Even in PwC’s baseline scenario, sustainable funds would increase their share of the European fund market to 41%, with assets increasing from € 1.7 billion to € 5.5 billion.
PwC expects that a significant portion of the growth in assets will come from the reorientation of existing funds by asset managers. This could be by redesigning a fund to place ethical concerns at the heart of its investment strategy or simply by incorporating ESG considerations into stock selection decisions, alongside other factors.
The new EU rules aim to hold asset managers to account on their ESG promises by forcing them to provide detailed information on the sustainability of their funds, whether they are pure ESG funds or integrated ESG funds.
However, there are concerns that the rules do not go far enough to prevent asset managers from overestimating their ESG efforts in marketing materials.

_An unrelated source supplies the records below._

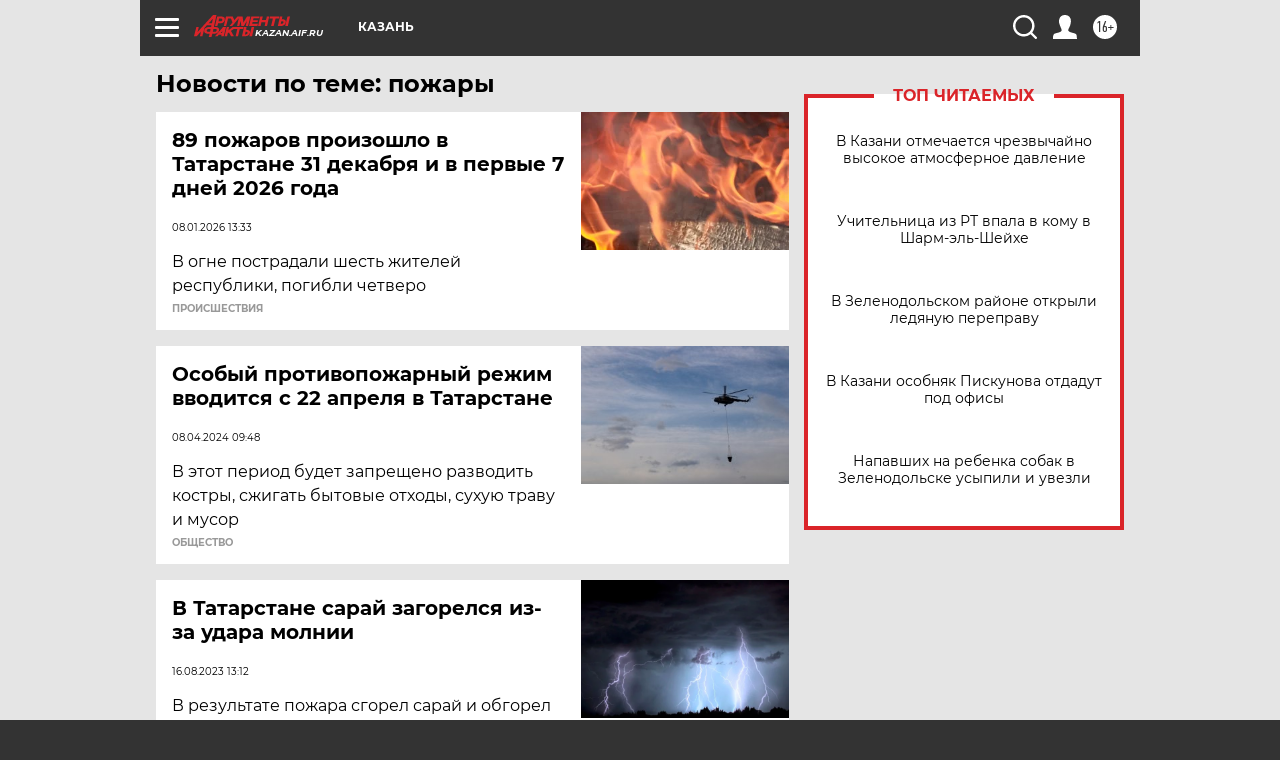

--- FILE ---
content_type: text/html
request_url: https://tns-counter.ru/nc01a**R%3Eundefined*aif_ru/ru/UTF-8/tmsec=aif_ru/688704310***
body_size: -72
content:
2043703F696BF2A0X1768682144:2043703F696BF2A0X1768682144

The French financial regulator recently cracked down on funds that present themselves as pure ESG funds when sustainability is only a minor part of their investment process.
“We felt that [in some cases] asset managers do not take ESG factors significantly into account, but they state in marketing documents that ESG is at the heart of their investment strategy, ”said Philippe Sourlas, head of asset management at the Autorité des marchés financiers.
“We want to make sure that investors can distinguish between funds where ESG plays a small role and funds where it is the core strategy,” he added.